Entries shown:
------------

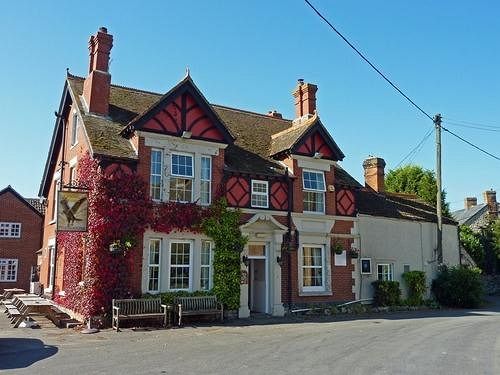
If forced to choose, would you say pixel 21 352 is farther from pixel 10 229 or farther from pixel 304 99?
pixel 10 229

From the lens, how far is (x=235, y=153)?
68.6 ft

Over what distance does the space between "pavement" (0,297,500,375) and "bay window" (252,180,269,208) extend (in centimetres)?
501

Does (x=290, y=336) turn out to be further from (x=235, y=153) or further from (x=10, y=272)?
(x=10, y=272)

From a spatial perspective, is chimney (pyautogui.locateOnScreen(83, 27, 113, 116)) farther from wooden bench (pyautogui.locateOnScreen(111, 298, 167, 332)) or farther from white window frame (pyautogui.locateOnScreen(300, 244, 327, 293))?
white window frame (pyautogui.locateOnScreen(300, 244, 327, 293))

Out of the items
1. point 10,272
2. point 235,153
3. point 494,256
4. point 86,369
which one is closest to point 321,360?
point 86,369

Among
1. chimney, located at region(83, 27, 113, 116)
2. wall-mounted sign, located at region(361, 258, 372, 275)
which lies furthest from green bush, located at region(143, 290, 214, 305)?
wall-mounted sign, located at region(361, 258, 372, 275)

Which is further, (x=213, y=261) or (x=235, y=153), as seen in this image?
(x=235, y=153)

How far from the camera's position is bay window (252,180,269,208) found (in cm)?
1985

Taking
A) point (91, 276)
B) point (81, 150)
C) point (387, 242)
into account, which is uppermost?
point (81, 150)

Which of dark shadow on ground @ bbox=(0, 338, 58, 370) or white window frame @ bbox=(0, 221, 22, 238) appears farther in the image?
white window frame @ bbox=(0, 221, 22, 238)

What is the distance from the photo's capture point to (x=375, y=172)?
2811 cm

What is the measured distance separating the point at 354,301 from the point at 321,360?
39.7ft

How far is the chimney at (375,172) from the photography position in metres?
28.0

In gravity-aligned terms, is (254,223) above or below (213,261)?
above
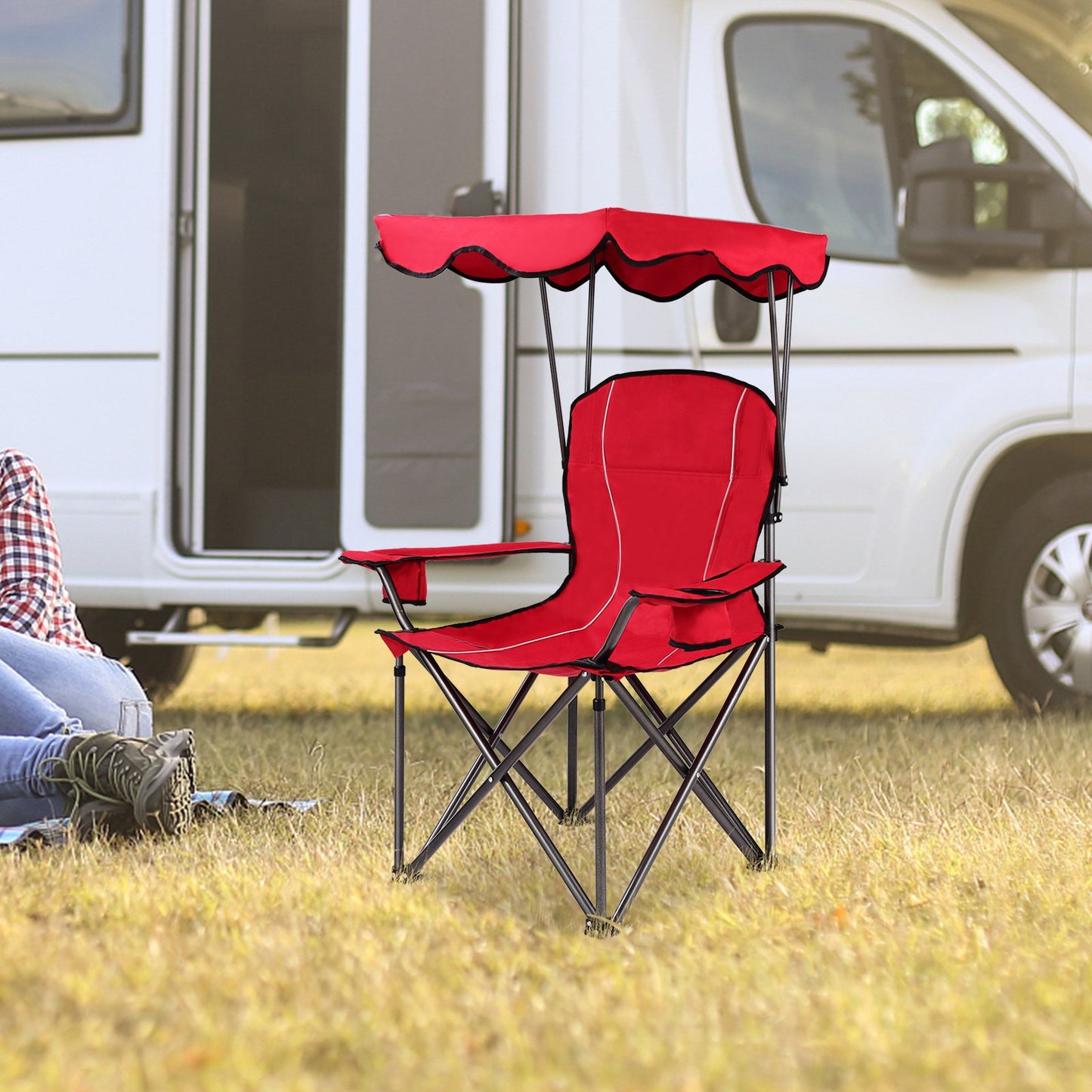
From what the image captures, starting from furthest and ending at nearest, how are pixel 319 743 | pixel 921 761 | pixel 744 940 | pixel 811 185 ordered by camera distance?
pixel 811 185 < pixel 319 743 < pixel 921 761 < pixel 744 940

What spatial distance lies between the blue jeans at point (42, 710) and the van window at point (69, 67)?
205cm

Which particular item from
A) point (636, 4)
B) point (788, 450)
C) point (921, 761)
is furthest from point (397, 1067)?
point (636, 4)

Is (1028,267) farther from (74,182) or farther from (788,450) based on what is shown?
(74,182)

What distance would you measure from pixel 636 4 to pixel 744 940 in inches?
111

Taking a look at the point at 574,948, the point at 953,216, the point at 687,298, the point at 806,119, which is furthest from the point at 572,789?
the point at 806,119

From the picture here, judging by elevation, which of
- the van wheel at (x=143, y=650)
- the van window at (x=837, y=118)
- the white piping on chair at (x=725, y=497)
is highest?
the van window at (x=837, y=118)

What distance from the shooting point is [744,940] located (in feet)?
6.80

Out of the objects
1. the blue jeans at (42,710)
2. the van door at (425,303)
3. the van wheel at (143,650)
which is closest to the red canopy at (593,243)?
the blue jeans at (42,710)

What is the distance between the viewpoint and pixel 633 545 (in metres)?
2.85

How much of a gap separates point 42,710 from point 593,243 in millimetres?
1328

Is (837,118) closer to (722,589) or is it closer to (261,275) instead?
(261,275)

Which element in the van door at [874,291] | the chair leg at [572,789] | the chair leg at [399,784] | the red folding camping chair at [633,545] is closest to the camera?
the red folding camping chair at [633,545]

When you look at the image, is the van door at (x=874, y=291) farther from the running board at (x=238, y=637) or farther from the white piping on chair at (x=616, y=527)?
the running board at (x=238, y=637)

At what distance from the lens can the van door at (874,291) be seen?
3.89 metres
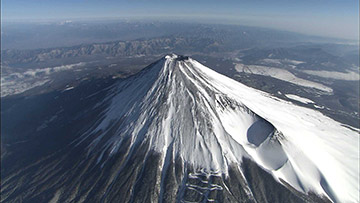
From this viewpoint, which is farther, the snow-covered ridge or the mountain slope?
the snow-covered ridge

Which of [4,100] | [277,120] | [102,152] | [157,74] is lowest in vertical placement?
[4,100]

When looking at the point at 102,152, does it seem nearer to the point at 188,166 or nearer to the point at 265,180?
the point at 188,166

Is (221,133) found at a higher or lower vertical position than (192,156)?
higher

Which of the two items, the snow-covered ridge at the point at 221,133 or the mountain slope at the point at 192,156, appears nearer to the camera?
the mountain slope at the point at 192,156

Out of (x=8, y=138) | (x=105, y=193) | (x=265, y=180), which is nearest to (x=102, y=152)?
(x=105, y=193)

------------

Leave out all images, then reproduce the entries above exactly.

If forced to choose, would you say pixel 21 352 is farther from pixel 10 229 or farther from pixel 304 99?
pixel 10 229

From the lens, how far is (x=235, y=153)?
68.6 ft

Over what distance does the space between "pavement" (0,297,500,375) and "bay window" (252,180,269,208) extend (in centimetres)?
501

Does (x=290, y=336) turn out to be further from (x=235, y=153) or further from (x=10, y=272)?
(x=10, y=272)

From a spatial perspective, is chimney (pyautogui.locateOnScreen(83, 27, 113, 116)) farther from wooden bench (pyautogui.locateOnScreen(111, 298, 167, 332)) or farther from white window frame (pyautogui.locateOnScreen(300, 244, 327, 293))?
white window frame (pyautogui.locateOnScreen(300, 244, 327, 293))

Out of the items
1. point 10,272
2. point 235,153
3. point 494,256
4. point 86,369
which one is closest to point 321,360?
point 86,369

Among
1. chimney, located at region(83, 27, 113, 116)
2. wall-mounted sign, located at region(361, 258, 372, 275)
which lies furthest from green bush, located at region(143, 290, 214, 305)?
wall-mounted sign, located at region(361, 258, 372, 275)

Which is further, (x=213, y=261) or (x=235, y=153), as seen in this image?
(x=235, y=153)

How far from the camera's position is bay window (252,180,269,208) found (in cm)?
1985

Taking
A) point (91, 276)
B) point (81, 150)
C) point (387, 242)
into account, which is uppermost?
point (81, 150)

Which of dark shadow on ground @ bbox=(0, 338, 58, 370) or white window frame @ bbox=(0, 221, 22, 238) appears farther in the image?
white window frame @ bbox=(0, 221, 22, 238)

What is the distance from the photo's capture point to (x=375, y=172)?
2811 cm

What is the measured distance separating the point at 354,301 from the point at 321,360?
39.7ft

How far is the chimney at (375,172) from the photography position in metres?
28.0

In gravity-aligned terms, is (254,223) above or below (213,261)?
above
From what the image captures, starting from furthest and ending at nearest, how are pixel 319 743 | pixel 921 761 | pixel 744 940 | pixel 811 185 ordered by camera distance?
pixel 811 185 < pixel 319 743 < pixel 921 761 < pixel 744 940

What spatial distance lies between the blue jeans at point (42, 710) and the van window at point (69, 67)?
205cm

Which particular item from
A) point (636, 4)
B) point (788, 450)
C) point (921, 761)
is furthest from point (397, 1067)?
point (636, 4)

Is (1028,267) farther from (74,182) or farther from (788,450) based on what is shown?
(74,182)

What distance would you measure from pixel 636 4 to pixel 744 940 in inches?
111

Taking a look at the point at 574,948, the point at 953,216, the point at 687,298, the point at 806,119, which is furthest from the point at 572,789?
the point at 806,119

From the picture here, judging by elevation, which of
- the van wheel at (x=143, y=650)
- the van window at (x=837, y=118)
- the white piping on chair at (x=725, y=497)
is highest?
the van window at (x=837, y=118)

What distance from the shooting point is [744,940] located (in feet)?
6.80

Out of the objects
1. the blue jeans at (42,710)
2. the van door at (425,303)
3. the van wheel at (143,650)
which is closest to the red canopy at (593,243)?
the blue jeans at (42,710)

What is the distance between the viewpoint and pixel 633 545 (in metres)?
2.85

How much of a gap separates point 42,710 from point 593,243 in millimetres?
1328

Is (837,118) closer to (722,589) or is it closer to (261,275) instead?
(261,275)

Which element in the van door at [874,291] | the chair leg at [572,789] | the chair leg at [399,784] | the red folding camping chair at [633,545] is closest to the camera?
the red folding camping chair at [633,545]

When you look at the image, is the van door at (x=874, y=291) farther from the running board at (x=238, y=637) or farther from the white piping on chair at (x=616, y=527)?
the running board at (x=238, y=637)

At what distance from the lens can the van door at (874,291) be seen?
3.89 metres
From this viewpoint, which is farther, the snow-covered ridge or the mountain slope?
the snow-covered ridge

Which of [4,100] | [277,120] | [102,152] | [157,74] is lowest in vertical placement?
[4,100]

When looking at the point at 102,152, does it seem nearer to the point at 188,166 or nearer to the point at 265,180?
the point at 188,166

Is (221,133) found at a higher or lower vertical position than (192,156)?
higher

Which of the two items, the snow-covered ridge at the point at 221,133 or the mountain slope at the point at 192,156, appears nearer to the camera?
the mountain slope at the point at 192,156

Out of (x=8, y=138) | (x=105, y=193) | (x=265, y=180), which is nearest to (x=102, y=152)?
(x=105, y=193)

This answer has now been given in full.